Tuesday, September 04, 2007

creating a Google sitemap for your website

As I wanted Google to better index the website I administer, I needed to create a sitemap. Here is a nice description of the benefits of having a sitemap and the Sitemap XML-based protocol in general:
https://www.google.com/webmasters/tools/docs/en/protocol.html
You'd think creating a sitemap would be a fairly simple, mundane task. It is and it isn't. You need to know about how your website is organized on the webservers' file system. And, to do a sitemap correctly for a large site with more than 500 pages of web accessible content, you need to either spend a bit of money on some software to create a sitemap (see http://www.xml-sitemaps.com/ or http://www.auditmypc.com/free-sitemap-generator.asp) or get your hands dirty using Google's free Python script to generate a sitemap.

The second choice is the more complicated and time consuming, as it involves the following steps:
- install Python
- setup a config file to point at a log or your webroot to get a list of your content
- run a Python script to generate the sitemap
- tell Google you've got a new sitemap

Being the frugal masochist that I am, I chose the second option. The steps are described in great detail here:
https://www.google.com/webmasters/tools/docs/en/sitemap-generator.html

I will try to add value by reviewing the stumbling blocks I encountered along the way to building my first sitemap. Here are the general steps I performed:
1) downloaded the sitemap generator files from Sourceforge
2) created a configuration file for my website
3) downloaded and installed Python from the official website
4) ran sitemap_gen.py
5) added the sitemap I generated to Google Webmaster tools

I suggest you run these steps from a server with a development instance of your current website running.
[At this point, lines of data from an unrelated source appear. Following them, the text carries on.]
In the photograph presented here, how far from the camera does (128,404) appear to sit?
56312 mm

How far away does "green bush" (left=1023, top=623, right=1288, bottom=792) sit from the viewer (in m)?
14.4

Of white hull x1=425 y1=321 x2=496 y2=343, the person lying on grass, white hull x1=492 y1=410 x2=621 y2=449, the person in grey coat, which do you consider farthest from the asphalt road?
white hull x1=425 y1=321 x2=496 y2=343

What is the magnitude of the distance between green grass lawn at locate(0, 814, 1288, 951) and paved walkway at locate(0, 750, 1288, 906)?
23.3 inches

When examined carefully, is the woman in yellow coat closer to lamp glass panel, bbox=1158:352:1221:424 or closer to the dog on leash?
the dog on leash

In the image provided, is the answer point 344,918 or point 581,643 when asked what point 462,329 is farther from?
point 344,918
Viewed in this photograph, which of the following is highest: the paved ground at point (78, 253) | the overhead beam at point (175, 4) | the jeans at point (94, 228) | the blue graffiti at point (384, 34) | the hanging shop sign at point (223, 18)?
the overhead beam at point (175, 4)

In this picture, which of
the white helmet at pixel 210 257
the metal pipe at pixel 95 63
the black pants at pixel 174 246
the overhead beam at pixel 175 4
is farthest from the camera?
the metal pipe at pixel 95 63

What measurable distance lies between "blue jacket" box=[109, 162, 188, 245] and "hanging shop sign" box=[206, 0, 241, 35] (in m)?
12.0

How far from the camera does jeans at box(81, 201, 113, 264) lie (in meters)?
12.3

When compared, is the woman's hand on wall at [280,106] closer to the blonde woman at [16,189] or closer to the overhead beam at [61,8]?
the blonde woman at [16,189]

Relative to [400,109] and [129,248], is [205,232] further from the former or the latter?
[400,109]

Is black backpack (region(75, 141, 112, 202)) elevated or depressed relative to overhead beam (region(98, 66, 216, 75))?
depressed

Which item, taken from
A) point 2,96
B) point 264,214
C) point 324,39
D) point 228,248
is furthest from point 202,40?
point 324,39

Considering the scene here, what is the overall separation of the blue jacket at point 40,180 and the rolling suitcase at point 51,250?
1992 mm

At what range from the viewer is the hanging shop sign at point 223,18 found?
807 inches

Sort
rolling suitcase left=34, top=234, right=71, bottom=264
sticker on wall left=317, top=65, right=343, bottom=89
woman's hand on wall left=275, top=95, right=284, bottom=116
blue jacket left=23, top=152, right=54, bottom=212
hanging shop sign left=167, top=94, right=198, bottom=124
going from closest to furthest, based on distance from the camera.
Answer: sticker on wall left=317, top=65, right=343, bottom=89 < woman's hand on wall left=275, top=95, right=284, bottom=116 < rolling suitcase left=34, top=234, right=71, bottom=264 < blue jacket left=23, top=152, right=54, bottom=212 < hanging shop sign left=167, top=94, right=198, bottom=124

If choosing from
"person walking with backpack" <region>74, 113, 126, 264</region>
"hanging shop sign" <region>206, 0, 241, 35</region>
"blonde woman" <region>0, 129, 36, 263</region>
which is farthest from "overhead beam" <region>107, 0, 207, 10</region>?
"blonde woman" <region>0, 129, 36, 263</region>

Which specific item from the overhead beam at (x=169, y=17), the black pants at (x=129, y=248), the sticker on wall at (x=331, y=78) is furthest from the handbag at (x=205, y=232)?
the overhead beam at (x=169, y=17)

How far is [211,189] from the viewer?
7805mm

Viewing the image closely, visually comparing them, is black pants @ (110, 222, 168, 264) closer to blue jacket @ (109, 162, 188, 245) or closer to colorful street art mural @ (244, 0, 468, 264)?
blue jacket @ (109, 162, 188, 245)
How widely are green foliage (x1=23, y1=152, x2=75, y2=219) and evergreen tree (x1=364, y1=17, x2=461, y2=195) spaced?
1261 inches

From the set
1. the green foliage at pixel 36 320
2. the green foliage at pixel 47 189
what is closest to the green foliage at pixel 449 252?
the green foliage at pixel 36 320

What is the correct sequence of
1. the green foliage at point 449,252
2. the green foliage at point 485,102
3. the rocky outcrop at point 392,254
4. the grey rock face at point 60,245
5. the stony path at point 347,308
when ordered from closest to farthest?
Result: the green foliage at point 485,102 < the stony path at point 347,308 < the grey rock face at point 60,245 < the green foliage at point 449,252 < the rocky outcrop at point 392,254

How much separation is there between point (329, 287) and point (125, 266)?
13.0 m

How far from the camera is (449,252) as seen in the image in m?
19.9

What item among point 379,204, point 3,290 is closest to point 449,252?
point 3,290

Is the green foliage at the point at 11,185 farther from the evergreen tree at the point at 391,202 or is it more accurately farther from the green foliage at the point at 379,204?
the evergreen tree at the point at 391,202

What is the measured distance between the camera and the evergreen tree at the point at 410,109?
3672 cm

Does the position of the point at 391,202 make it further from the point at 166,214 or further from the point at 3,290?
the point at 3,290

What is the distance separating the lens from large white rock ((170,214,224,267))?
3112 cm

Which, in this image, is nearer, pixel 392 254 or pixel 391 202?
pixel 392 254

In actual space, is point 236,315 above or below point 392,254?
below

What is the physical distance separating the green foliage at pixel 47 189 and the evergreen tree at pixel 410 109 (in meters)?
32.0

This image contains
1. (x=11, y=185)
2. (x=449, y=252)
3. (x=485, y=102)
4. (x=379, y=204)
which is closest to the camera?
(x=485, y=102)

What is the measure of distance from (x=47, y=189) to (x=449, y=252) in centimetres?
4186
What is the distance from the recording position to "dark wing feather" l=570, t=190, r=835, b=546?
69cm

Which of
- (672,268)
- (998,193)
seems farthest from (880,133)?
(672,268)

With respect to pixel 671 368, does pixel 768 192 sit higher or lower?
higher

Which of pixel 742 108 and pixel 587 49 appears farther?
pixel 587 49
1) download the sitemap generator files from Sourceforge
Since our website runs on Windows 2000 Server, I grabbed the ZIP version of the sitemap generator files from Sourceforge. I unzipped them to a temporary directory.

2) created a configuration file for my website
I chose access logs as the source
This was a time consuming one, as I first had to figure out whether I wanted to generate my sitemap based on URL or directory listings, access logs or another sitemap. As our website is made up of mostly dynamic pulls from our database via ASP/ASP.net page, I felt that using a sample access log from one of the servers in our farm would give me the most reliable source of data for the sitemap.

I reduced the size of my access log
This part ended up being the most time consuming, because our daily web logs are about 8GB each. Most of the requests for our website are images, so I wrote a simple AWK script to extract out only the 10-15% requests that are ASP related.

***
Be aware that you will get memory errors if you don't have enough RAM installed. I found that it took about 1.9GB of memory for the script to analyze a 1.3GB logfile. So you'll need about 1.5x GB RAM for a filesize of y. (1.9/1.3=1.5)
***

In my logfiles, the seventh column is the uri-stem:
#Fields: date time c-ip cs-username s-ip cs-method cs-uri-stem cs-uri-query sc-status sc-bytes cs-bytes time-taken cs-version cs(User-Agent) cs(Cookie) cs(Referer)

Here is the AWK command to pull the seventh column with the code file path:
awk '{if ($7 ~ /asp/) print $0}' access.log > access2.log

I use the Cygwin Unix tools for NT. These tools are invaluable for munging through large logfiles.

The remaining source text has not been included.